Ancorar o Amor
Joaquim Santos
Apresentação - Instituto Politécnico de Leiria
29 de Outubro 2010
Este livro de Joaquim Santos é como uma viagem, quase uma demanda, num mundo cada vez mais materialista e individualista.
Quando penso neste livro em termos alegóricos, vejo um navio sulcando mares conturbados em busca de uma ilha paradisíaca, difícil de alcançar, mas que todos sabem estar situada no centro do universo. Nessa ilha habita um sentimento paradoxal e quase indefinível – o Amor.
O conceito gera, normalmente, debates conflituosos, posições antagónicas e, quiçá, sorrisos trocistas. É a razão dos séculos pós-iluministas sobre o romantismo das aventuras medievais. O racionalismo encarniçado contra o sentimento quase envergonhado.
No entanto, não estamos perante o conceito romanesco do termo, nem o autor se revê num cavaleiro andante, de armadura luzidia e espada em riste. Quando muito, vislumbro no papel de timoneiro um capitão de pele curtida e olhar perscrutante.
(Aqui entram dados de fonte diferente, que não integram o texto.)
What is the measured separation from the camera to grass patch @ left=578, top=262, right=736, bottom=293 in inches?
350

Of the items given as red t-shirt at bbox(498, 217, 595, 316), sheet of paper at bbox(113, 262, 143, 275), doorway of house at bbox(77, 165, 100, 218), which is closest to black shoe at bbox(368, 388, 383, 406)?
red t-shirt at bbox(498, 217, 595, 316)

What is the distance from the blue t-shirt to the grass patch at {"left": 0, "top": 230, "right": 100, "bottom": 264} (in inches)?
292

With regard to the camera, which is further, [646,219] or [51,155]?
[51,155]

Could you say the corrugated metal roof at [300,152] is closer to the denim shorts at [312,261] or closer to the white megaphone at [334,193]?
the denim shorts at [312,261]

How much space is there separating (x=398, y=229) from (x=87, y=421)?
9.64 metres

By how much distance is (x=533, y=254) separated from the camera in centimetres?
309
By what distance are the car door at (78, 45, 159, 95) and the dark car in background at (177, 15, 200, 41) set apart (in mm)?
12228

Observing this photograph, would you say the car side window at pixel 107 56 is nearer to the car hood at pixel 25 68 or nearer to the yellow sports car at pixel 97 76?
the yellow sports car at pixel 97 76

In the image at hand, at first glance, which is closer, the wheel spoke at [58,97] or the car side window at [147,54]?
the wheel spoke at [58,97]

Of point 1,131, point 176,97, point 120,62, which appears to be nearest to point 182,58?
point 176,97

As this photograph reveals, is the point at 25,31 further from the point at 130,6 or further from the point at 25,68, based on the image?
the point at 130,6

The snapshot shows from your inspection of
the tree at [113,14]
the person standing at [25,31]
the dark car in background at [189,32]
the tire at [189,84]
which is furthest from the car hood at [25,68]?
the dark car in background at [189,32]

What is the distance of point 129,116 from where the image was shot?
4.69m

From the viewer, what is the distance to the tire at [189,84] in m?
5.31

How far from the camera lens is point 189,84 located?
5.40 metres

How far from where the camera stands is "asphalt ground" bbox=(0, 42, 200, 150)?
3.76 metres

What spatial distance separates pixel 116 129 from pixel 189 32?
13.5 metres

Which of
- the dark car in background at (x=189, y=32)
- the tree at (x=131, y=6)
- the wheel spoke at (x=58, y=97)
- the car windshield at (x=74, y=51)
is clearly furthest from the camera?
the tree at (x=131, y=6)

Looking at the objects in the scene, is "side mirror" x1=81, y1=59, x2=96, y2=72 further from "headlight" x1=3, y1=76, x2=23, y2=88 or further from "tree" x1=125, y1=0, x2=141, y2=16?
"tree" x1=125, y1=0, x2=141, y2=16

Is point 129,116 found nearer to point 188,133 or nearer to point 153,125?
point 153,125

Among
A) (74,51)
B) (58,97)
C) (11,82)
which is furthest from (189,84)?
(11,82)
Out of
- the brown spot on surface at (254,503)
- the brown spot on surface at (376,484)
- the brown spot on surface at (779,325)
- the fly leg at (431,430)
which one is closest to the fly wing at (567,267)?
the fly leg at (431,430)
A ilha que procura é revestida de vegetação abrangente, rodeada de muitas baías e ancoradouros nos quais se recolhem, das tempestades exteriores, a Amizade, a Paz, a Autenticidade, a Verdade e o Sonho. Nem a Morte que atira para as areias, constantemente batidas pelas vagas alterosas, os despojos do mar – leia-se Vida – consegue impedir a continuidade do Amor, pois é ela que tudo coloca em perspectiva. É a escolha que cada naufrago faz dos escolhos trazidos pela maré baixa que irá condicionar toda a sua (sobre)vivência.
A viagem inicia-se por entre a bruma que envolve toda a qualquer demanda espiritual. Os contornos da ilha são obscuros e os picos das suas montanhas pouco perceptíveis à distância. O navio avança lentamente e ao leme o capitão firma as mãos.
O primeiro pico a ser avistado é o da montanha do Amor através dos tempos – um misto de paixão carnal e razões do espírito. É uma montanha envolta em lianas de sentidos e clareiras azuis de esperança.
No outro extremo da ilha, descobrimos um ancoradouro de uma praia de areia e pedra. Nas suas margens, ruínas de pedra de abrigos inacabados com tectos de relento e janelas abertas ao mundo.
Passado o recorte de um promontório, avistamos o pico da montanha do Amor à terra, na qual se ouvem os sussurros dos indígenas na brisa que sopra por entre as copas das árvores ancestrais. Nas conchas do mar, podem-se escutar lendas de tragédias e de naufrágios que despovoaram terras e mares e deixaram um povo à deriva.
O navio evita cuidadosamente os recifes de corais aguçados e prossegue viagem.
Em breve, se avista o pico mais alto: o da montanha do Amor a um Deus invisível mas benigno e misericordioso. É um pico grandioso feito para ser avistado bem ao longe, no coração de cada navegante. É uma “bússola do bem comum” que nos orienta nas tormentas.
Mesmo ao lado, temos o pico da montanha do Sonho, envolto em mistério e neblina. As suas baías são balsâmicas, providenciando descanso para as agruras da viagem e para as mãos calejadas do capitão do navio.
Eis que aqui chegado, o capitão-visionário lança âncora ao mar e prepara-se para explorar o interior da ilha.
Após o retempero do corpo, segue-se a (a)ventura de se entranhar na densa floresta em busca do seu cerne, da sua clareira centralizadora.
O comandante contista narra, em diário de bordo, as aventuras e desventuras inerentes ao desbravar selvas de palavras e encontrar um amor de carne e osso, com o qual compartilhar o resto dos seus dias. Após uma vida de naufrágios, dois seres afortunados, conseguem finalmente iniciar uma vida numa ilha paradisíaca, difícil de alcançar, mas que todos sabem estar situada no centro do universo.
A viagem, o navio e a ilha só valem a pena se o capitão souber retribuir, na medida certa, toda a aprendizagem na sua circum-navegação, desde o nascer até ao pôr-do-sol.
Gostaria determinar com a frase que considero a mais bela metáfora desta obra:
“Ele [o Amor] reside na madrugada dos dias, percorrendo todo o tempo até ao anoitecer.”